1
Yorum
0
Beğeni
0,0
Puan
678
Okunma

1. Bölüm
MATMAZEL
Cadde üzerinde ki büyük mezarlığın yanında gürültüsü eksik olmayan fabrikanın olduğu yer bizim mıntıkamızdı. Yaşlı Simon’dan sonra ben, benden sonra sırasıyla Karakız, Kitara, Kibarcık, Nadia, Sarı, Bybross ve Leydi vardı. Karakız, Bybross ve leydi yukarı yani fabrikanın içi ve kuzeyini biz ise giriş kısmı olan güneyinde bekliyorduk. Simon ise aksak bacağı ile bazen onların bazen ise bizim yanımızda dururdu. Ben henüz yeni doğduğum zamanlarda dişi olduğum için birçoğunun dişi köpeklere yaptığı gibi beni buraya terkederek giden sahibim yada şöyle diyelim annemin sahibi olan adam arabanın bagajını açıp adeta beni atarcasına bıraktığında Simon güçlü ve iri bir köpekti. Beni hiç dışlamadı belki dişi olduğum için rakip olarak ihtimal vermedi. O zamanlar bu kadar kalabalık olmayan guruba dahil oldum. Çevrede burayı ele geçirmek isteyen çok köpek çetesi vardı. Lakin Simon burası için çok savaş vermişti. Bir keresinde hiç unutmam Simon a kendi boyutunda üç köpek saldırmıştı. Henüz yaşımı bile doldurmadığım için sadece uzun uzun havlamaya ve uluyarak karşıdakilerine kalabalık olduğumuzu göstermek istesemde, Simon’ a vahşice saldırdılar. Simon tek başına onlarla mücadele ederken henüz genç ve tecrübesiz olan bu köpekleri can alıcı noktalarından ısırarak onları püskürtmüştü. Hepsi gittikten sonra bacağının aksadığını gördüğümde derin bir ısırık aldığını anlamıştım. Simon ondan sonra hiç düzelmedi aksak bir şekilde hayatına devam etti.
Sonrasında burada birçok şekillenen köpeği grubumuza dahil etsek bile yinede hemen yakınımızda ki grubun gözünün burada olduğundan eminim.
Simon’un ölmesini beklediklerini ve ilk fırsatta bize saldıracaklarını tahmin ediyorum. Neyse ki fabrikanın emektar bekçisi bizim yanımızda ve her zaman bir insanın müttefikligi bizi arti duruma getiriyor.

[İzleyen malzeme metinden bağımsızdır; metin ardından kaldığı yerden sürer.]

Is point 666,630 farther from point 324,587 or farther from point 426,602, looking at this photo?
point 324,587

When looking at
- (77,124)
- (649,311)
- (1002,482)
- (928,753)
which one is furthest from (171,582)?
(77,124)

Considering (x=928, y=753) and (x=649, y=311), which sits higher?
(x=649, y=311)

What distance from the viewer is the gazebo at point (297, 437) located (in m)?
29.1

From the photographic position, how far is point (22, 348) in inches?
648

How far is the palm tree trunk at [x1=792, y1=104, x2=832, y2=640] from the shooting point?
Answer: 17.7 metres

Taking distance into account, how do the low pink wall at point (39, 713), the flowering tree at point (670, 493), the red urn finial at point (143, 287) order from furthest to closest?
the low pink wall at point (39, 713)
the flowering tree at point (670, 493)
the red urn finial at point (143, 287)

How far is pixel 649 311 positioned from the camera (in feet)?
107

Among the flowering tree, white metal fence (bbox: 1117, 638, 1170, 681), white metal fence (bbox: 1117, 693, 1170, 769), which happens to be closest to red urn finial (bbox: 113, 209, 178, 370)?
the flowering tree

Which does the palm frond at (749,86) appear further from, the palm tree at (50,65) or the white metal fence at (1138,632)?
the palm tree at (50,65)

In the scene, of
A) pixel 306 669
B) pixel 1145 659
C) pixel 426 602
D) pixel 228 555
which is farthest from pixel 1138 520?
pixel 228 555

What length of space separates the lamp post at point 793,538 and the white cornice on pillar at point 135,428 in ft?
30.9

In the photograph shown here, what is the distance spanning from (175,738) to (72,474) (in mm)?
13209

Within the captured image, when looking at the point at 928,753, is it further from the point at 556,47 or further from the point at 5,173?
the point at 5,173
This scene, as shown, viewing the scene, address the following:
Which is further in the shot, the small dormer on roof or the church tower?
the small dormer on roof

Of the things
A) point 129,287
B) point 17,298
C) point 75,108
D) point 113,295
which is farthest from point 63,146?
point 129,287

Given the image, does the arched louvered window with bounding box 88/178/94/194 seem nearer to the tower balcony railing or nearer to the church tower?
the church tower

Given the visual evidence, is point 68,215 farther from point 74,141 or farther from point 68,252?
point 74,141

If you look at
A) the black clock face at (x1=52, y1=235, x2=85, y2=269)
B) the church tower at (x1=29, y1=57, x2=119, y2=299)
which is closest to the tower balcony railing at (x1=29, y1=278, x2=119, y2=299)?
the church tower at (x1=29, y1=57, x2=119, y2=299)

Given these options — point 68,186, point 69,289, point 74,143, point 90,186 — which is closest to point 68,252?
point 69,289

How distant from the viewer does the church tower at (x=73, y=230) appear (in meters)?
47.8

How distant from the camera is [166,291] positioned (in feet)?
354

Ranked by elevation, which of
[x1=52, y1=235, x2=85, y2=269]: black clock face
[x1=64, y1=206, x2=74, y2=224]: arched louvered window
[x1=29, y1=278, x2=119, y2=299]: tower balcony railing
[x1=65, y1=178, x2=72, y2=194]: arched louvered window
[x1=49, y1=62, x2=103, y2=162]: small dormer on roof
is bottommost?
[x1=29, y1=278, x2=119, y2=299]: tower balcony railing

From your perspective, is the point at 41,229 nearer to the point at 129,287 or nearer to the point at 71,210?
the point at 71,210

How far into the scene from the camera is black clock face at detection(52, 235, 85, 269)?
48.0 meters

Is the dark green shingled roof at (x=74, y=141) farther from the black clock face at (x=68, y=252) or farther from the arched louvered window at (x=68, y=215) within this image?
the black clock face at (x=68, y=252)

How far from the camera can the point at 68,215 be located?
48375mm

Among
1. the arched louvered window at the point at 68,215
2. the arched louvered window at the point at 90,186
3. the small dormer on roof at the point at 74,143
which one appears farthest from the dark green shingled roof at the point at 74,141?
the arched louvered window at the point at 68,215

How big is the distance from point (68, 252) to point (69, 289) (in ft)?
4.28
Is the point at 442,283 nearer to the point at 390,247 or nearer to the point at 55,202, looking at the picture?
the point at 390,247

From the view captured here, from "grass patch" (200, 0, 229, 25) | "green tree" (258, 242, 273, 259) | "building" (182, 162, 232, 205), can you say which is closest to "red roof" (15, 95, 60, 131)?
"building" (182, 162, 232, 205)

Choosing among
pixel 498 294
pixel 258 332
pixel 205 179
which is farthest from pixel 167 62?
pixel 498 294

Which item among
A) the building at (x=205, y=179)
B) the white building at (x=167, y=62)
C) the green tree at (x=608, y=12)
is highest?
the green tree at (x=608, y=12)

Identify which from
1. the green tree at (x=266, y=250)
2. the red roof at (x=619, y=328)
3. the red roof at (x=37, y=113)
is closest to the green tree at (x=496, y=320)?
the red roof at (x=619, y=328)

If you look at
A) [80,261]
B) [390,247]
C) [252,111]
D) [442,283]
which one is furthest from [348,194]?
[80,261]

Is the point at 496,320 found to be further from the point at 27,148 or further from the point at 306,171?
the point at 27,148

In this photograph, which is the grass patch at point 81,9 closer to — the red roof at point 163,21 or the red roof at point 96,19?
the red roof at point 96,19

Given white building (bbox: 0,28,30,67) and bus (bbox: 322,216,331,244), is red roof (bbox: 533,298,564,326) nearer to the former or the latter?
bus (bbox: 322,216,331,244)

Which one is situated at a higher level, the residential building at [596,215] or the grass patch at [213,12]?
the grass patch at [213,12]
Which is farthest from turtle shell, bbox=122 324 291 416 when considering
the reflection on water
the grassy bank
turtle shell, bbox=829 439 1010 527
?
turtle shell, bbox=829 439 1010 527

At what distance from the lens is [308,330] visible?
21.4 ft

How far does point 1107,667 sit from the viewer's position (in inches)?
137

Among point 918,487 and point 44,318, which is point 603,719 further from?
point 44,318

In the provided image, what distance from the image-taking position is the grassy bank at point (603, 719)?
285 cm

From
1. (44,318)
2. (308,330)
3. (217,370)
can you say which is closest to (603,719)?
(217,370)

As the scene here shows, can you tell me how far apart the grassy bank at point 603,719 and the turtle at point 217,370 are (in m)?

Yaşlı bekçi arabası ile geldiğinde hemen onun yanına gideriz arabasından inince evden getirdiklerini bizimle paylaşır. Hatta bize susamlı bisküvi bile verir. Uzaktan atmadan önümüze bırakarak bizi aşağılamadan bize yiyecek vermesi bize verdiği değeri gösteriyordu. Oysa yeni gelen bekçi bize o nezaketlerin hiç birini göstermez, biz biraz yaklaşacak olsak hemen bağırır hatta oturduğu kulubenin yanında ki su hortumunu alarak bizi ıslatırdı. Mecbur onu görünce kaçarıdık. Lakin bazen bize oda yiyecek verir ama ihtiyar bekçi gibi değil "kuçu kuçu" diyerek ıslık çalıp bizi çağırırdı. Ben ve aşağıda ki ekibim kesinlikle onun yanına gitmesekte o bizim yanımıza gelip vereceği yiyeceği uzaktan atıp gider. Hiç tenezzül etmemiş gibi dönüp bakmasamda, merakımı yenemem ve yeni bekçi gidince onun attıklarını göz atmadan duramazdım. Bazen onun attığı tavuk kemiği vs gibi sevdiğim şeyler ise dayanaz yerdim. Lakin bazende Simon’a bırakırdım. Simon için hemen hemen bütün fabrikada ki köpekler aynısını yapar. Çünkü Simon burada bizimle yemeğini çok paylaşmıştır.
Günün birinde ben yine yol kenarına yakın fabrikanın önünde ki ağaç gölgesinde yatarken beyaz bir köpeğin bir arabada atıldığını gördüm. Lakin bu erkek ve 3-4 aylık bir köpekti. Hiç bir yerinde bir sakatlık vs yoktu.